# MATERIAL FOR THIS TASK
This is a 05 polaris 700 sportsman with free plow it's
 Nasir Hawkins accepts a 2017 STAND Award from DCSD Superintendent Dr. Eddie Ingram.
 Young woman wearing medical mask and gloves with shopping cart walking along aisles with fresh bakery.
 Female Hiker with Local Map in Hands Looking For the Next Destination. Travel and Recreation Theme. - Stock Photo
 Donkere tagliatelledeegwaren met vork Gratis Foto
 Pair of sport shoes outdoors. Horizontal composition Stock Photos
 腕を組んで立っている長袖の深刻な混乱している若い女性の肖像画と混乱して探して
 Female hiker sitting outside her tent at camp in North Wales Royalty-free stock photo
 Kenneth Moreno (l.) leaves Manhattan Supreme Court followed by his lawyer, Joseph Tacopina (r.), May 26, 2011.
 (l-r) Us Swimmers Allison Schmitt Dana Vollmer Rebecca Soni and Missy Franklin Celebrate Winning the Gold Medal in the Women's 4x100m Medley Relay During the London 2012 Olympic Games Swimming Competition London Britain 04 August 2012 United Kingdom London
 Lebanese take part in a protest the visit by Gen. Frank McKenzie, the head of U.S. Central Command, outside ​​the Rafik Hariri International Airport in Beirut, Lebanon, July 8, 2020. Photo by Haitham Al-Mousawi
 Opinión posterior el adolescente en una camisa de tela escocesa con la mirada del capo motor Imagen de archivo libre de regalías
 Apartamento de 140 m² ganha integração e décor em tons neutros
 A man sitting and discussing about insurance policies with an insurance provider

# PROBLEM TO WORK ON
Return the material exactly as it stands above, but only from its first line to the line containing "Female hiker sitting", both ends included.

# RESULT OF THE EXERCISE
This is a 05 polaris 700 sportsman with free plow it's
 Nasir Hawkins accepts a 2017 STAND Award from DCSD Superintendent Dr. Eddie Ingram.
 Young woman wearing medical mask and gloves with shopping cart walking along aisles with fresh bakery.
 Female Hiker with Local Map in Hands Looking For the Next Destination. Travel and Recreation Theme. - Stock Photo
 Donkere tagliatelledeegwaren met vork Gratis Foto
 Pair of sport shoes outdoors. Horizontal composition Stock Photos
 腕を組んで立っている長袖の深刻な混乱している若い女性の肖像画と混乱して探して
 Female hiker sitting outside her tent at camp in North Wales Royalty-free stock photo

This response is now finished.